短い問題:
下の資料の各行を、空行を除いて番号付きリストに入れてください。画像は回答に含めないでください。

═══ 課題用データ ═══

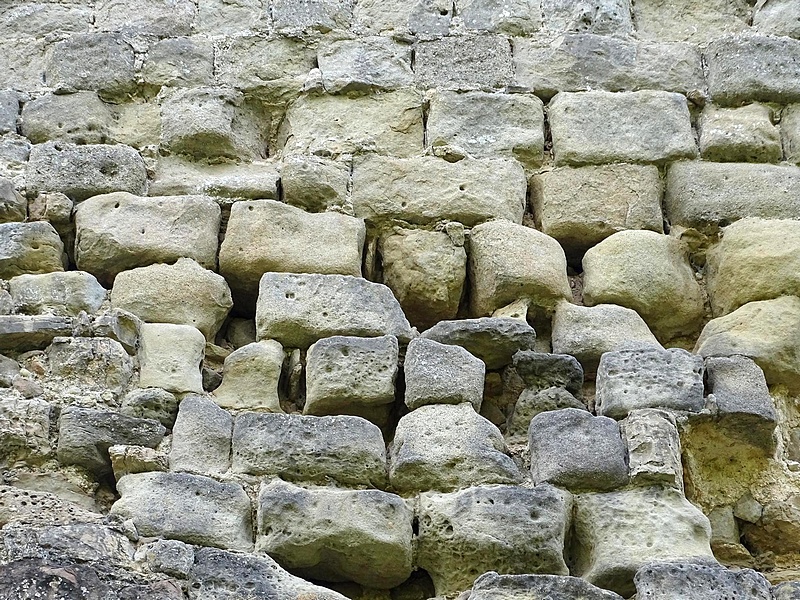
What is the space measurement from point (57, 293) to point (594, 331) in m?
1.47

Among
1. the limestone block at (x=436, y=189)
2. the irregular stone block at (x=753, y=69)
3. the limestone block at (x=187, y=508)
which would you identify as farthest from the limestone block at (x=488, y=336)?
the irregular stone block at (x=753, y=69)

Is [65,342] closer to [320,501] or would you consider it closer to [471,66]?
[320,501]

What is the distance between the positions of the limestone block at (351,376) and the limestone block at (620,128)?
42.0 inches

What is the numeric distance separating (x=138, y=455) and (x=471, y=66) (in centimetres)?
188

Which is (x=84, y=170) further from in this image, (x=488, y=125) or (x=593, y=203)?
(x=593, y=203)

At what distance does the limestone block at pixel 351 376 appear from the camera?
379 cm

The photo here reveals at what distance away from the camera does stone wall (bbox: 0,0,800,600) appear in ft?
11.3

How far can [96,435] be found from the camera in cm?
364

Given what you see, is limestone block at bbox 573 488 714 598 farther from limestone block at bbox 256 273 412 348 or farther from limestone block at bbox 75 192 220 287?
limestone block at bbox 75 192 220 287

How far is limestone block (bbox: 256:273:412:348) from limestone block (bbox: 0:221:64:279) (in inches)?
24.4

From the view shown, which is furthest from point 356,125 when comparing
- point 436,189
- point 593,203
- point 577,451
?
point 577,451

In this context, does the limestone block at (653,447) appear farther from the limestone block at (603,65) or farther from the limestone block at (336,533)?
the limestone block at (603,65)

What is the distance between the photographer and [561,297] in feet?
13.8

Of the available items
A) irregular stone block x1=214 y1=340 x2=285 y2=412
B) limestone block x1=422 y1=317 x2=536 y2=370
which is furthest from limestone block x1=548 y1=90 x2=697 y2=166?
irregular stone block x1=214 y1=340 x2=285 y2=412
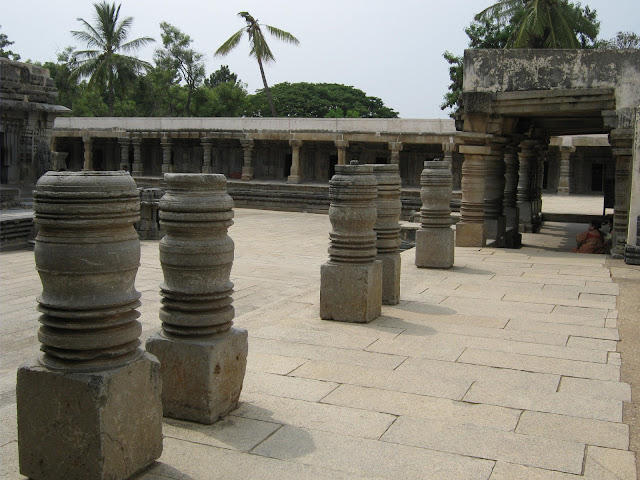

═══

課題への回答:
1. What is the space measurement from point (57, 293) to point (594, 331) in m?
2. 1.47
3. Among
4. 1. the limestone block at (x=436, y=189)
5. 2. the irregular stone block at (x=753, y=69)
6. 3. the limestone block at (x=187, y=508)
7. which would you identify as farthest from the limestone block at (x=488, y=336)?
8. the irregular stone block at (x=753, y=69)
9. Is [65,342] closer to [320,501] or would you consider it closer to [471,66]?
10. [320,501]
11. What is the distance between the positions of the limestone block at (351,376) and the limestone block at (620,128)?
12. 42.0 inches
13. What is the numeric distance separating (x=138, y=455) and (x=471, y=66) (in centimetres)?
14. 188
15. Which is (x=84, y=170) further from in this image, (x=488, y=125) or (x=593, y=203)?
16. (x=593, y=203)
17. At what distance does the limestone block at pixel 351 376 appear from the camera?
18. 379 cm
19. The photo here reveals at what distance away from the camera does stone wall (bbox: 0,0,800,600) appear in ft?
20. 11.3
21. How far can [96,435] be found from the camera in cm?
22. 364
23. Given what you see, is limestone block at bbox 573 488 714 598 farther from limestone block at bbox 256 273 412 348 or farther from limestone block at bbox 75 192 220 287?
24. limestone block at bbox 75 192 220 287
25. How far is limestone block (bbox: 256:273:412:348) from limestone block (bbox: 0:221:64:279) (in inches)?
26. 24.4
27. From the view shown, which is furthest from point 356,125 when comparing
28. - point 436,189
29. - point 593,203
30. - point 577,451
31. ?
32. point 577,451
33. In this context, does the limestone block at (653,447) appear farther from the limestone block at (603,65) or farther from the limestone block at (336,533)?
34. the limestone block at (603,65)
35. What is the distance between the photographer and [561,297] in feet?
36. 13.8
37. Of the available items
38. A) irregular stone block x1=214 y1=340 x2=285 y2=412
39. B) limestone block x1=422 y1=317 x2=536 y2=370
40. which is furthest from limestone block x1=548 y1=90 x2=697 y2=166?
41. irregular stone block x1=214 y1=340 x2=285 y2=412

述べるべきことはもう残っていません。